=== Page excerpt ===
########

- Battle of Pullalur: Part of Chalukya–Pallava Wars
| Date | 618–619 |
| Location | Pullalur or Pollilur |
| Result | Chalukyan victory |

Belligerents
- Chalukya Empire: Pallava kingdom

Commanders and leaders
- Pulakeshin II: Mahendravarman I, Paranjothi

Strength
- Unknown: Unknown

= Battle of Pullalur =

Battle in South India

The Battle of Pullalur was fought between the Chalukya king Pulakesin II and the Pallava king Mahendravarman I in the town of Pullalur (or Pollilur) in about 618–19.

== Causes ==

The rapid expansion of the Chalukya Empire had resulted in the Chalukya annexation of the Vishnukundin kingdom. The Vishnukundins were allies of the Pallavas of Kanchi who were emerging as a major power in the 6th century AD. This embittered the Pallavas against them and a large number of battles were fought.

== Events ==

In about 617–18, Pulakesin II invaded and annexed Vengi. After his success against Vengi, he proceeded southwards and confining the Pallavas to the area around Kanchi. The Pallava king Mahendravarman I met Pulakesin at the town of Pullalur or Pollilur, about nine miles north of Kanchi. In the ensuing battle, Mahendravarman is believed to have given Pulikesin II a devastating defeat.

########

=== Listing ===
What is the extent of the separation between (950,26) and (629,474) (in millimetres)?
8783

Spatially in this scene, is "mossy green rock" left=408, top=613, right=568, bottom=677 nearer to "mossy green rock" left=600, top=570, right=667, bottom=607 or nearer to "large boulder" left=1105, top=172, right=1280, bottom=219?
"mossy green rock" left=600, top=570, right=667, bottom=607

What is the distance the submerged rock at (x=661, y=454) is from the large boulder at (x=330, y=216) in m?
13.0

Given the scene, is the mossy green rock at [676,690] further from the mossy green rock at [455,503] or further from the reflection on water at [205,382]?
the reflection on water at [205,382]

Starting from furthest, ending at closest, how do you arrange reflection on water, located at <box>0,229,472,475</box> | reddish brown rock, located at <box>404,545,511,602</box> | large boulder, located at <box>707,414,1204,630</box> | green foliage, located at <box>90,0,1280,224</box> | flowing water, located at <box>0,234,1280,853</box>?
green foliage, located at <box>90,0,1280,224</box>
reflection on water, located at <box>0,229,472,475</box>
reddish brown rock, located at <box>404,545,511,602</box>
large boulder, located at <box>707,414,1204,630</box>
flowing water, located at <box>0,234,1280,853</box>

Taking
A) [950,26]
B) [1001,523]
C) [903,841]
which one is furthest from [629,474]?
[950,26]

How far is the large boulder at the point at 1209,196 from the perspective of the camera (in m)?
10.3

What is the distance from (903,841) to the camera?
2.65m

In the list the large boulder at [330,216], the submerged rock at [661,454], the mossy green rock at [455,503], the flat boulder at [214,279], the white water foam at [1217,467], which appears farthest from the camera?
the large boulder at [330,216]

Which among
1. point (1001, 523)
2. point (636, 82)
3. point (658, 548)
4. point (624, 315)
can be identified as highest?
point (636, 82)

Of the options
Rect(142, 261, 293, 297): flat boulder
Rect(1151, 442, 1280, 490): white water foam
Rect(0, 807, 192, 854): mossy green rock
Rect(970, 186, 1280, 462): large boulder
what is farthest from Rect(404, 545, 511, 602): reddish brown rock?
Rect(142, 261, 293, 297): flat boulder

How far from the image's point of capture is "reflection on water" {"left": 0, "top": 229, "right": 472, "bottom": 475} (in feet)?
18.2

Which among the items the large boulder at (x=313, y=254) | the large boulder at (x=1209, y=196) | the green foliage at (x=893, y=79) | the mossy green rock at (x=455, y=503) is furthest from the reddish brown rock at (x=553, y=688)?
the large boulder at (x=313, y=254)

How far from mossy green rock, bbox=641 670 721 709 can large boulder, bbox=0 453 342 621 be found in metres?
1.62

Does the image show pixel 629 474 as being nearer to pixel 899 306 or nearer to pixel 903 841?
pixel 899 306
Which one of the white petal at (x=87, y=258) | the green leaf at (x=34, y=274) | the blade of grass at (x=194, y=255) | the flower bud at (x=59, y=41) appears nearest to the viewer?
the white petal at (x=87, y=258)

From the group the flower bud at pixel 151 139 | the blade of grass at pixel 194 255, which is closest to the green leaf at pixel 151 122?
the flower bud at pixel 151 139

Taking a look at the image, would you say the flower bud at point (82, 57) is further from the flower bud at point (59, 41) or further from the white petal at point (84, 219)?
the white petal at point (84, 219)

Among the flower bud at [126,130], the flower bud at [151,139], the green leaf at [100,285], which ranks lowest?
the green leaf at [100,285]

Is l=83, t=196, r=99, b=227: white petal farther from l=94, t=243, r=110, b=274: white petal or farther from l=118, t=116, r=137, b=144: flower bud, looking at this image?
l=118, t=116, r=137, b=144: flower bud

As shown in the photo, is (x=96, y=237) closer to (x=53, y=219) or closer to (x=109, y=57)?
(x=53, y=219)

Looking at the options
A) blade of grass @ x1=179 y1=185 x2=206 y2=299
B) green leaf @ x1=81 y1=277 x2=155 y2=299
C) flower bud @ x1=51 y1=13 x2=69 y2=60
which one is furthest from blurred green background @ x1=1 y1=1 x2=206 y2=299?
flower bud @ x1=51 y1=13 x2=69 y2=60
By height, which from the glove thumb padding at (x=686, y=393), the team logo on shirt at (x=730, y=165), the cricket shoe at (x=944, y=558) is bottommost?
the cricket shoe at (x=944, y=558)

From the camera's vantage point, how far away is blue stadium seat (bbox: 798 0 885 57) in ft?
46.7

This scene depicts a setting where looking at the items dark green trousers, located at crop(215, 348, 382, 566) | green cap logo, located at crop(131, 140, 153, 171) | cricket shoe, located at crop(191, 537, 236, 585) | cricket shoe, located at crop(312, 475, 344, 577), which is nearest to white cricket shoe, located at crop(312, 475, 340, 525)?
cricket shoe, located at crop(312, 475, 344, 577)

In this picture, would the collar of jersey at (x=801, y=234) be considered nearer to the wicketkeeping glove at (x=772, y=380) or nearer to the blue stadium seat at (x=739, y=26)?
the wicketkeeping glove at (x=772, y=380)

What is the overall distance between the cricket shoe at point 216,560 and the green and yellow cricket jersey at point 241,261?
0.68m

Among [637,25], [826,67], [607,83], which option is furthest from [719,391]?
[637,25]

########

=== Required work ===
1 > Summarize the Battle of Pullalur page in two sentences.
2 > Express the records, from the line containing "Among [637,25], [826,67], [607,83], which" through the end of the records, inclusive, as a two-column CSV with the columns request and answer. Include one row per request, put each value in a single quoted field, and turn any line breaks into spaces.

=== Responses to the exercise ===
1 > The Battle of Pullalur was fought in about 618–19 at Pullalur (or Pollilur), about nine miles north of Kanchi, between the Chalukya king Pulakesin II and the Pallava king Mahendravarman I. It grew out of Pallava resentment after the expanding Chalukya Empire annexed the kingdom of their allies, the Vishnukundins, and it followed Pulakesin's annexation of Vengi and his push southward.

2 >
request,answer
"Among [637,25], [826,67], [607,83], which option is furthest from [719,391]?","[637,25]"